The curious behaviour of the entropy can be used to cool ${^{3}\mbox{He}}$. If we compress liquid ${^{3}\mbox{He}}$ adiabatically, then we do so with no heat transfer and therefore with no change in entropy. If we begin with liquid ${^{3}\mbox{He}}$ in the region below 0.3 K where the ${P}$ versus ${T}$ phase boundary has a negative slope and increase the pressure adiabatically until we get a solid, the solid must have the same entropy as the liquid.
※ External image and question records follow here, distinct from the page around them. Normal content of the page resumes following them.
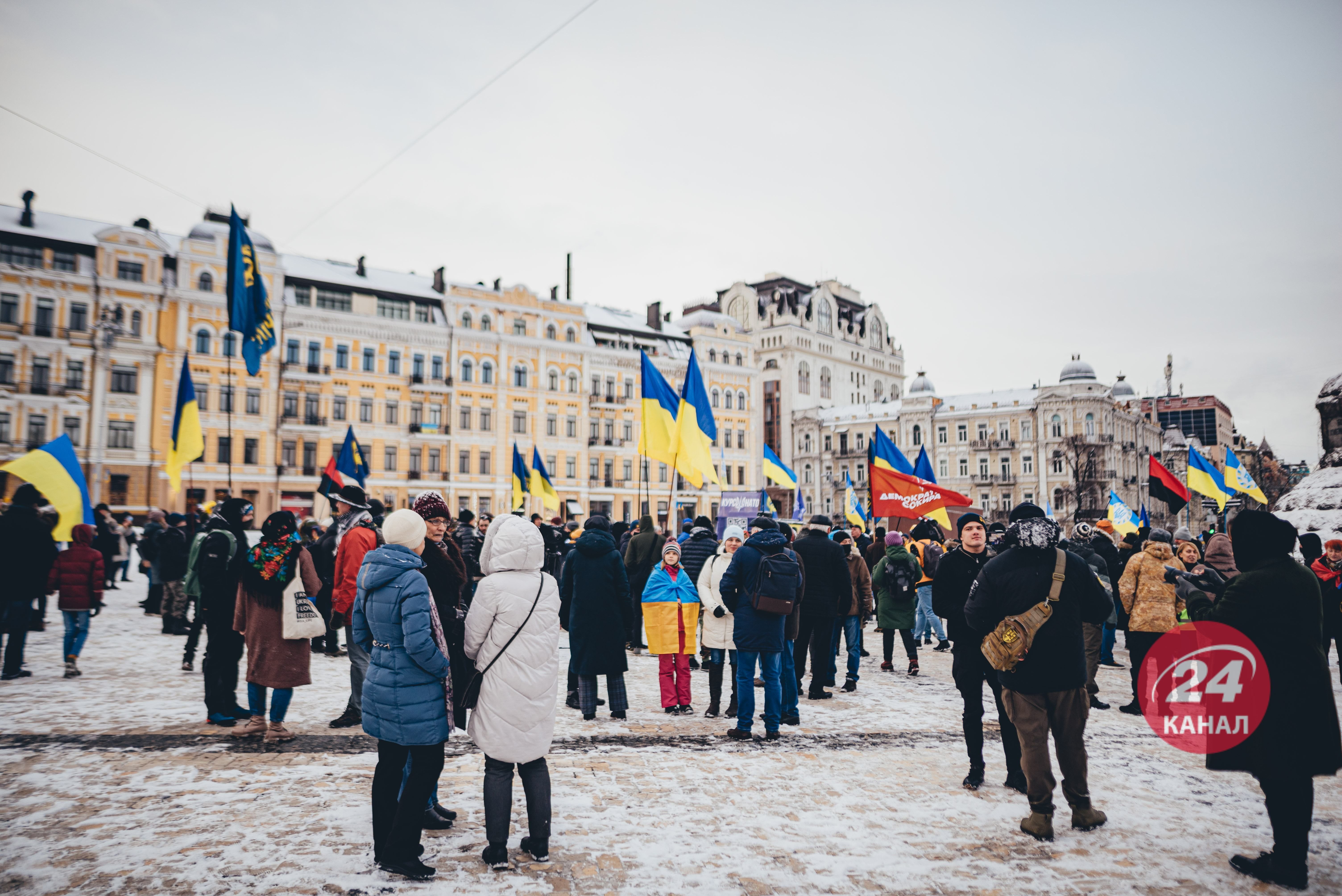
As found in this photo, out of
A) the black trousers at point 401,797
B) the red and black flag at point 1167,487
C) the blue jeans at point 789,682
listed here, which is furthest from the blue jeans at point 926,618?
the black trousers at point 401,797

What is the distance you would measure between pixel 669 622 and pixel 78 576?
23.6 feet

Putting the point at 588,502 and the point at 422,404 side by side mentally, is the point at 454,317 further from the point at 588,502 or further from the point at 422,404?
the point at 588,502

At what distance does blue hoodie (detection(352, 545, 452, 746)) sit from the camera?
4.26 metres

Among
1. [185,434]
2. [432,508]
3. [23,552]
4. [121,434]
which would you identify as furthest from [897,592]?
[121,434]

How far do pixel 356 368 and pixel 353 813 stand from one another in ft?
147

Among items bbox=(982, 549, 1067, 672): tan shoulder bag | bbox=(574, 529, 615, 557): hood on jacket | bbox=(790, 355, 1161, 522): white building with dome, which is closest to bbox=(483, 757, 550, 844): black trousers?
bbox=(982, 549, 1067, 672): tan shoulder bag

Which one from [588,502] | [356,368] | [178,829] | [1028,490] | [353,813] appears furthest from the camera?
[1028,490]

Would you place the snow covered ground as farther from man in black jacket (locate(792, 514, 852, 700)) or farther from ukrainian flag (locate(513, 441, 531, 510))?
ukrainian flag (locate(513, 441, 531, 510))

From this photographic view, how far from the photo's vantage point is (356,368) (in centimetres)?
4641

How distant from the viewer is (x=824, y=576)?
348 inches

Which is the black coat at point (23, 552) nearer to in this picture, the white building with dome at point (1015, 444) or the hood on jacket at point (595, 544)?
the hood on jacket at point (595, 544)

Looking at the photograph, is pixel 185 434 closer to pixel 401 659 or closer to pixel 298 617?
pixel 298 617

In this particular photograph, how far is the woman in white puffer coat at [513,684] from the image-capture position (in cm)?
442

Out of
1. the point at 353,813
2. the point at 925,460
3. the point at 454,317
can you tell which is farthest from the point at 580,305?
the point at 353,813
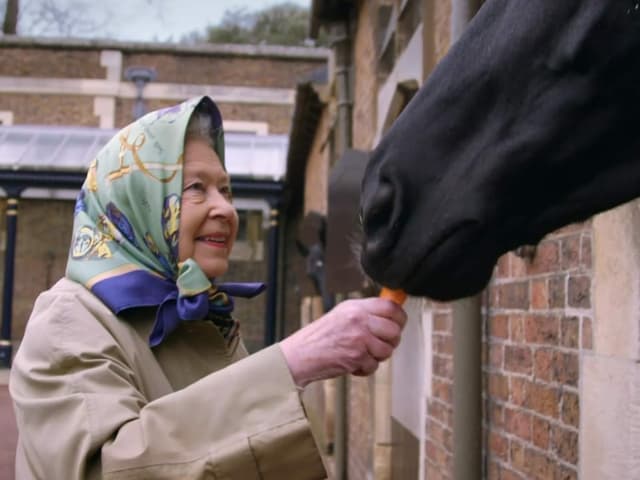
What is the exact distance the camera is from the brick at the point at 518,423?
2566 mm

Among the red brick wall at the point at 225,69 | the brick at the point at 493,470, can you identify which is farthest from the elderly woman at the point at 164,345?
the red brick wall at the point at 225,69

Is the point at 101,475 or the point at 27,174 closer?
the point at 101,475

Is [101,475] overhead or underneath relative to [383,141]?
underneath

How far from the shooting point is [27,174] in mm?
14016

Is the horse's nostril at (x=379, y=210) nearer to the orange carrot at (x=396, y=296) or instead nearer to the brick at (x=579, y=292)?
the orange carrot at (x=396, y=296)

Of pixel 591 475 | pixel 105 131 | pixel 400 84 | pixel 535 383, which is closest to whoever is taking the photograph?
pixel 591 475

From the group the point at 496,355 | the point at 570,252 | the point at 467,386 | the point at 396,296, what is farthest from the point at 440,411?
the point at 396,296

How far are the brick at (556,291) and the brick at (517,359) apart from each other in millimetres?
229

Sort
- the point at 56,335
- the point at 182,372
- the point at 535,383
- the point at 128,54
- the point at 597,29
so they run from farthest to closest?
the point at 128,54, the point at 535,383, the point at 182,372, the point at 56,335, the point at 597,29

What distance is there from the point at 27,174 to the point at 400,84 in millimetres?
10993

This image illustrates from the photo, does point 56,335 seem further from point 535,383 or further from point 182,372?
point 535,383

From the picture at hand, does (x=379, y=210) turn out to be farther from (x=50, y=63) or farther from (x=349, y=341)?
(x=50, y=63)

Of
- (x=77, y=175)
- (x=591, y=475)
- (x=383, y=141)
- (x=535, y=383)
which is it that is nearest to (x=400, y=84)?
(x=535, y=383)

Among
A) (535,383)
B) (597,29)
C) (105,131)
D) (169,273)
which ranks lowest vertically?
(535,383)
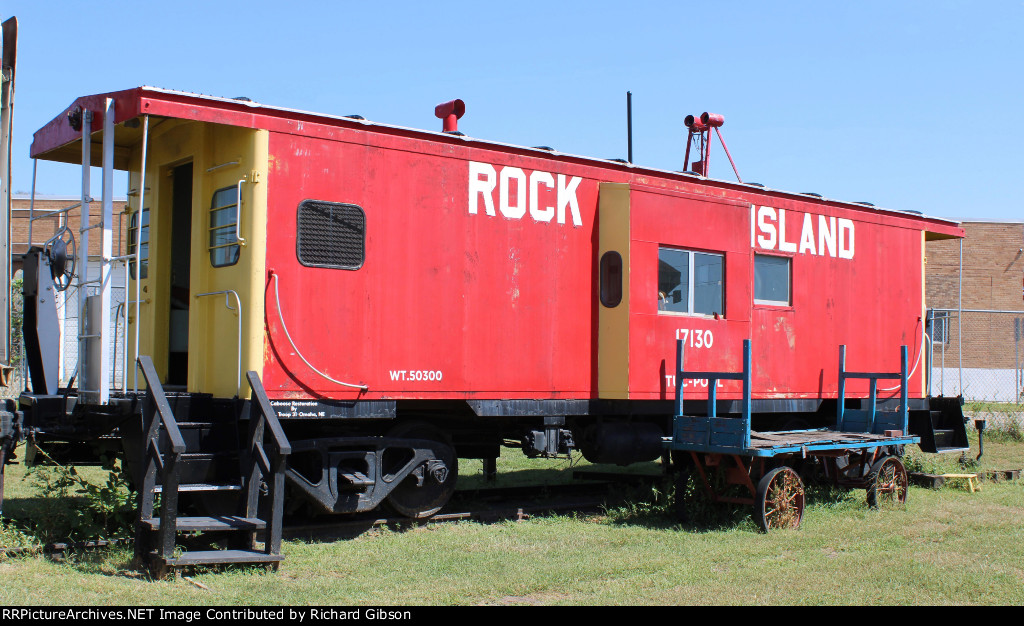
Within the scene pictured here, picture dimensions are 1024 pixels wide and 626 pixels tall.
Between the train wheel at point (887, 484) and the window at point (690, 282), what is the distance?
2.32 metres

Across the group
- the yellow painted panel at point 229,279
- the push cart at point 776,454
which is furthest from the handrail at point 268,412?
the push cart at point 776,454

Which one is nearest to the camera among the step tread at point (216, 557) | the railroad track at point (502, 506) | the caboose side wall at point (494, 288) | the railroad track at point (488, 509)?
the step tread at point (216, 557)

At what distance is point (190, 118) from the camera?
287 inches

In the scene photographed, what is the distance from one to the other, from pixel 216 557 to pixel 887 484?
699 centimetres

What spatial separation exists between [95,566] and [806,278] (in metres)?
7.91

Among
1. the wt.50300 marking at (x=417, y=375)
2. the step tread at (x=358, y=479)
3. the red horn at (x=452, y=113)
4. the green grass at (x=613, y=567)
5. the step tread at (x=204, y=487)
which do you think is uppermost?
the red horn at (x=452, y=113)

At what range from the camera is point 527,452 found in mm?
9344

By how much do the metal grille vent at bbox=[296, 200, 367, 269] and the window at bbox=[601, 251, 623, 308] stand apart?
8.56 feet

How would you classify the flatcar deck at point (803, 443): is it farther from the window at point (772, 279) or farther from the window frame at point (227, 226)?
the window frame at point (227, 226)

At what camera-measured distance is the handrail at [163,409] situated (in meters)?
6.52

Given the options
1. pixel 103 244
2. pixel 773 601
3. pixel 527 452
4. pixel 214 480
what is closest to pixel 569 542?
pixel 527 452

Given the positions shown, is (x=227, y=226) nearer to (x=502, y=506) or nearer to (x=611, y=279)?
(x=611, y=279)

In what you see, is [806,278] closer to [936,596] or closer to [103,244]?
[936,596]

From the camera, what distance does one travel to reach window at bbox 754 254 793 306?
1070 cm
As we’ve seen above, increasing the pressure isothermally produces a solid with a higher entropy than the liquid, so an adiabatic compression must produce a solid with a lower temperature in order to obtain the lower entropy that matches the entropy of the liquid before it solidified. [I’m not sure just how you’d do the adiabatic compression. Perhaps it works in a way similar to that for an ideal gas, where we can compress the gas quickly, but not so quickly that the gas doesn’t have time to come to equilibrium at each stage in the compression. Presumably for liquid helium, the quantities involved aren’t that great, so a quick compression wouldn’t be that hard to do.]

For temperatures above 0.3 K, the slope ${\frac{dP}{dT}}$ is positive, so in this region, the solid has a lower entropy than the liquid, so an adiabatic compression of the liquid produces a solid with a higher temperature.